North Coast, NSW

Malcolm Street — 2 November 2016

In some ways, the northern coast of New South Wales is overshadowed by the glamour of Queensland’s Gold and Sunshine coasts, but I suspected the area had plenty to offer. In order to confirm my suspicions, I borrowed an Integrity Lite Supreme motorhome from Paradise Motor Homes and spent several days travelling north from The Entrance to Tweed Heads, enjoying the sights along the way.


For no reason other than I have not been there for at least 20 years, I started my travels at The Entrance on the New South Wales central coast. The last time I was there, it was a pretty tired-looking town but I am pleased to report that has changed. I had a pleasant time enjoying a coffee by the water while watching the pelicans roosting on a sandbar. As anyone familiar with this area will know, there’s a special area devoted to pelican feeding, which happens at 3.30pm every day and draws quite a crowd!

The Entrance is quite busy with limited RV parking, but for those wanting to park close to town, there are some quieter areas just over the bridge.

Heading north, I made my way through the central coast towns of Toukley, Budgewoi and Lake Munmorah and up the eastern side of Lake Macquarie. There are about four lakes quite close together here, so boating and fishing are popular activities. Aside from tourist attractions, the Belmont area has a number of RV dealers in the immediate vicinity, so it’s possible to check out the latest and greatest while you’re in the area.


Back on the motorway, a nice little diversion just north of Newcastle is into the Nelson Bay area on the south side of Port Stephens and then to Tea Gardens and Hawkes Nest to the north. It’s a charming area if you have a week to spare. Not so in my case, unfortunately!

My next little side trip was along the aptly named Lakes Way, which passes the Myall, Smiths and Wallis lakes, following a skinny peninsula through the Booti Booti National Park (NP) to Forster. There are lots of beaches and opportunities for bushwalking in the national parks around here. Keen photographers will find plenty of nice scenery, too, especially around the lakes, which are particularly lovely during the magic hours of the early morning and late afternoon/evening.


After having delayed too long over lunch, I was late arriving at my overnight stop at the Discovery Parks - Emerald Beach. The closing time was 6pm but a quick phone call ensured a key and boom gate access was left out for me. Some careful manoeuvering is required to get across a bridge and through the boom gate but, once through, it’s a great caravan park.

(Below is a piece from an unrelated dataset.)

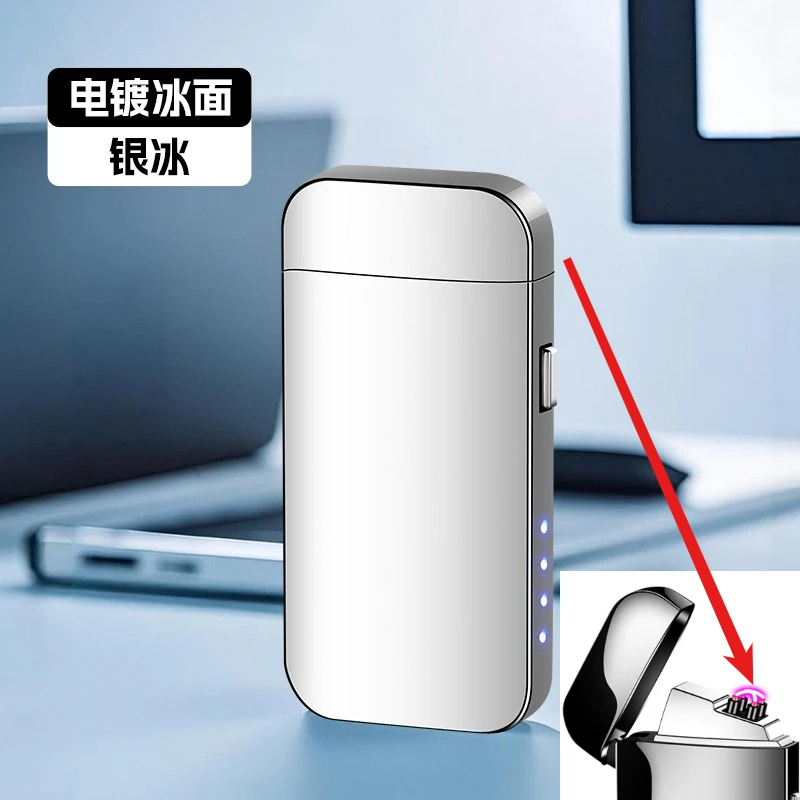 Windproof Rechargeable Electric Arc Lighter with LED Display and Touch Sensor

The park is right next to the beach, although it isn’t immediately obvious as there’s a screen of trees separating it. It was a great spot for an early morning walk and I made friends with the resident kangaroo along the way.


Not long after Emerald Beach, the Pacific Highway swings inland through Grafton (known for its jacaranda trees), then back toward the coast where the Clarence River meets the sea, bookended by the towns of Iluka and Yamba. This is the start of the aptly named Northern Rivers area and a bit further north, the construction zone that the Pacific Highway currently seems to be morphs into the Pacific Motorway.


From Byron Bay, it’s a quick zoom to the border towns of Tweed Heads and Coolangatta. This is a busy area, but if you fancy something a little quieter there are a few caravan parks along the coastal road between Kingscliff and Pottsville to the south. One of my favourites is the BIG4 North Star at Hastings Point. It has all the usual facilities but there’s also a fascinating Marine Environment Museum and if you have ever dreamed of running a caravan park, proprietor Ian Beadel runs a fully-accredited caravan park training school.

The Tweed Heads Border Monument marked the end of my north coast travels and after my trip I decided that you could take two days, two months or two years and you still would not be able to see everything this area has to offer!